Hosted by Duquesne’s Center for Healthcare Ethics, the conference will provide speakers, break-out groups and case discussions to expand understanding of end-of-life care and the capacity to deal with these issues, including the philosophical and religious queries at the end of life. It is aimed at care providers, including nurses, social workers and chaplains.

In a survey by the Pittsburgh Center for Research on Healthcare, 86 percent of Medicare-aged patients said they prefer to die at home if they have a terminal illness. Yet, nearly 30 percent of the Medicare-aged patients with cancer died in the hospital, according to Dr. Henk ten Have, director of Duquesne’s Center for Healthcare Ethics.

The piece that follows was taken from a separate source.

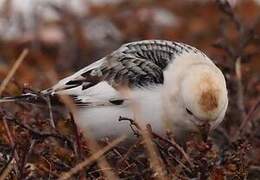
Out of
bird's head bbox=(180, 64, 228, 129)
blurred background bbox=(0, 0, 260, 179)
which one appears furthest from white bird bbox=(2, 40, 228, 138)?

Overwhelming evidence from many studies shows that most patients in the last six months of life prefer care and pain/discomfort relief over life-sustaining procedures, said ten Have, who is both a medical doctor and a Ph.D. Many patients want to discuss end-of-life care, but communication is delayed or lacking.

Broaching that difficult subject forms the foundation of the upcoming conference.

Highlights will include:

Thursday May 15

  • Dr. Cristen Krebs, Catholic Hospice founder/executive director, Introduction to Palliative Care/Hospice Care
  • Sr. Rosemary Donley, holder of the Jacques Laval Chair for Social Justice in Duquesne’s School of Nursing, keynote lecture on Suffering, Death and Palliative Care
  • Dr. Daniel A. Iracki, internal medicine specialist, pulmonary medicine specialist and palliative care director at Monongahela Valley Hospital, Autonomy and Dependence
  • Dr. James Rosetti, associate director of the cell transplantation program at Western Pennsylvania Hospital, Quality of Life and Good Death in Palliative Care.

Friday, May 16

  • The Rev. William J. Waltersheid, auxiliary bishop of Pittsburgh and a graduate of the Pottsville Hospital School of Nursing, Spirituality and Palliative Care
  • Dr. Gerard Magill, Vernon F. Gallagher Chair for the Integration of Science, Theology, Philosophy and Law, DU’s Center for Healthcare Ethics, Moral Deliberation
  • Dr. Henk ten Have, also UNESCO’s director of the Division of Ethics of Science and Technology, Sedation in Palliative Care.  

Continuing Education credits are available for nurses, social workers, and chaplains. Registration is $180, including breakfast and lunch.